Animation showing the path of the tiny asteroid 2020 JJ, which missed the Earth by only 7000 km on 4 May 2020. Note how the orbit changes after it passes Earth. Credit: ESA / NEOCC

This part is amazing: An automated alert was sent out all over the world, and within minutes other observatories were turning toward the coordinates of the object (which, mind you, was so close that observatories in different parts of the planet would see it in different parts of the sky!). In less than an hour (!!) it was being observed by other telescopes in Arizona as well as observatories in Hawaii and Illinois.

This part made the hairs on the back of my neck stand up: For a short time, before observations had nailed down its trajectory, there was a 5% chance of impact! I know those aren’t short odds — a 1 in 20 chance is pretty low — but still that’s high for an impact. Of course, like I said, even if it had hit it wouldn’t have been dangerous. Just spectacular.

As I've written before, when an asteroid is first discovered, the orbit calculated for it is pretty fuzzy, because we don't have a long enough arc to really be able to predict where it will be in the future. Small uncertainties in the position early on add up to big ones later. The analogy I like is if you're an outfielder in a baseball game, and as soon as the batter hits the ball you close your eyes. Now, predict where the ball will be when it lands. Yeah, nope. But if you keep watching it you’ll be able to see its trajectory much better.

So the projected orbit of 2020 JJ was a fuzzy cone, spreading out enough to include the Earth. But then more observatories saw it, the uncertainties shrank, the cone narrowed, and it was found it would miss us. But not by much.

The closest approach was at 12:03 UTC on 4 May, when it was about 13,400 km from the Earth’s center. Given our planet's radius is just under 6,400 km, that means it missed us by about 7,000 km. That's pretty dang close, and in fact the orbit of the asteroid noticeably changed after it passed as Earth's gravity warped its path.

The orbit of asteroid 2020 JJ takes it out past Mars and inside Earth’s orbit. The position is shown for early May 2020, when it was so close the labels overlap. Credit: NASA/JPL-Caltech

It's actually amazing that it was seen at all; it's so small that it was pretty faint. It came in from a direction pretty much opposite the Sun in the sky, which was fortunate. That means it's up at night, and also we see it "full" (if it were closer to the Sun we see less of it lit, so it's a crescent like a new Moon, and therefore much fainter). Many times with asteroids this size we don't see them until after they've already passed.

In fact, once the observations were in, the trajectory of 2020 JJ was so well determined that its position was known to about 5 km perpendicular to its path. Had it actually hit us, the spot where it entered our atmosphere would've been pinpointed to that accuracy. That's damned impressive. Remember, the observations were all taken over the course of just two hours. That's actually comforting; astronomers are getting really good at this sort of thing!

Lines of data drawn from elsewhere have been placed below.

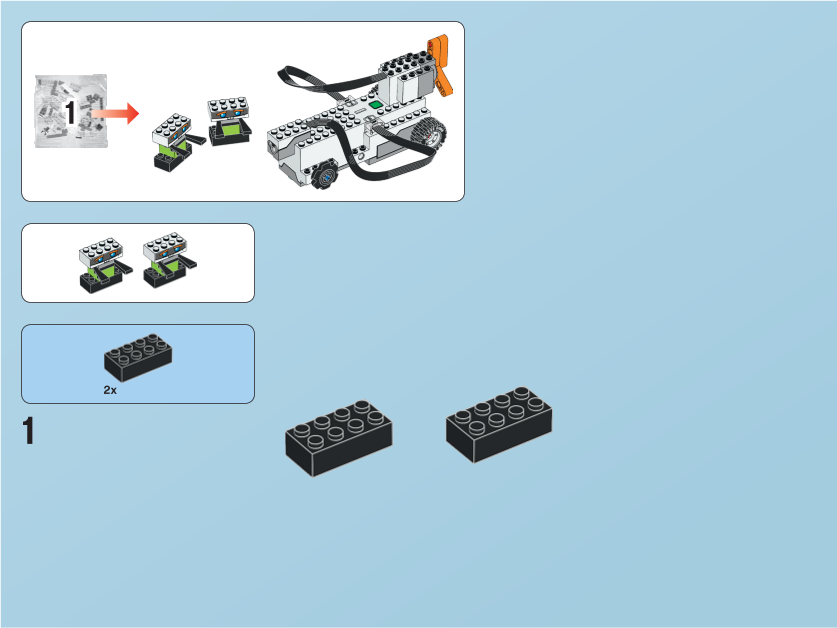 1

2x

1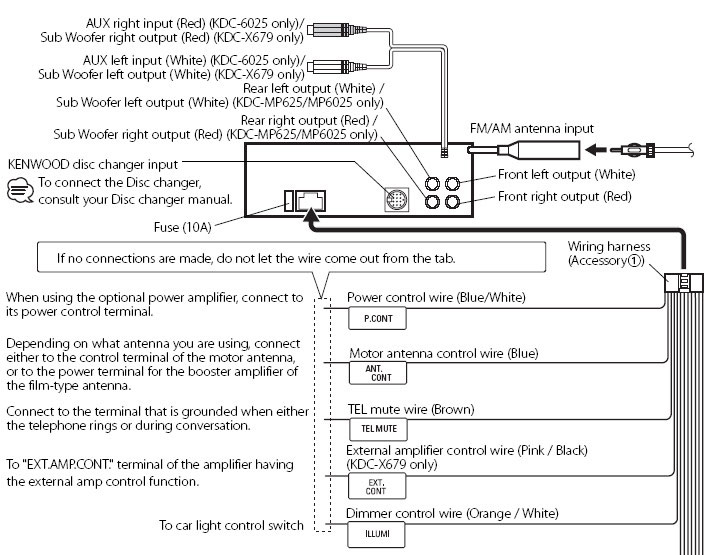 AUX right input (Red) (KDC-6025 only)/
Sub Woofer right output (Red) (KDC-X679 only)

AUX left input (White) (KDC-6025 only)/
Sub Woofer left output (White) (KDC-X679 only)

Rear left output (White) /
Sub Woofer left output (White) (KDC-MP625/MP6025 only)

Rear right output (Red) /
Sub Woofer right output (Red) (KDC-MP625/MP6025 only)

FM/AM antenna input

KENWOOD disc changer input

To connect the Disc changer, consult your Disc changer manual.

Front left output (White)

Front right output (Red)

Fuse (10A)

If no connections are made, do not let the wire come out from the tab.

Wiring harness (Accessory①)

When using the optional power amplifier, connect to its power control terminal.

Power control wire (Blue/White)

P.CONT

Depending on what antenna you are using, connect either to the control terminal of the motor antenna, or to the power terminal for the booster amplifier of the film-type antenna.

Motor antenna control wire (Blue)

ANT. CONT

Connect to the terminal that is grounded when either the telephone rings or during conversation.

TEL mute wire (Brown)

TEL MUTE

To "EXT.AMP.CONT." terminal of the amplifier having the external amp control function.

External amplifier control wire (Pink / Black) (KDC-X679 only)

EXT. CONT

To car light control switch

Dimmer control wire (Orange / White)

ILLUMI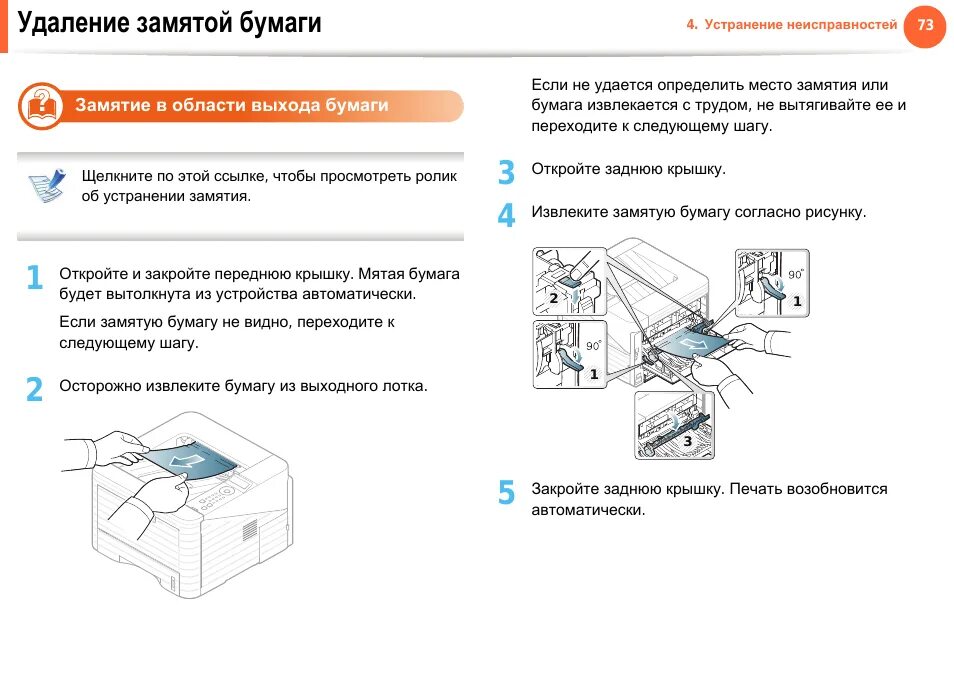 Удаление замятой бумаги

4. Устранение неисправностей 73

Замятие в области выхода бумаги

Щелкните по этой ссылке, чтобы просмотреть ролик об устранении замятия.

1 Откройте и закройте переднюю крышку. Мятая бумага будет вытолкнута из устройства автоматически.

Если замятую бумагу не видно, переходите к следующему шагу.

2 Осторожно извлеките бумагу из выходного лотка.

Если не удается определить место замятия или бумага извлекается с трудом, не вытягивайте ее и переходите к следующему шагу.

3 Откройте заднюю крышку.

4 Извлеките замятую бумагу согласно рисунку.

2

90°

1

90°

1

3

5 Закройте заднюю крышку. Печать возобновится автоматически.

It's on a roughly two-year elliptical and slightly inclined orbit that takes it from just inside Earth's orbit to out past Mars, and it's now headed back out into deeper space. But it's still on an orbit that brings it near the Earth, so it'll be back. Probably not for a long time, though. And if we do see it again, that's OK too. Space is big, and this asteroid is little. It's no threat to us. But there are bigger ones out there, and it's nice to know we have so many eyes on the sky looking out for us, and doing such a good job at it.


* Roughly womp rat-sized, if you will.


**No relation.


Though significantly higher than 3720 to 1.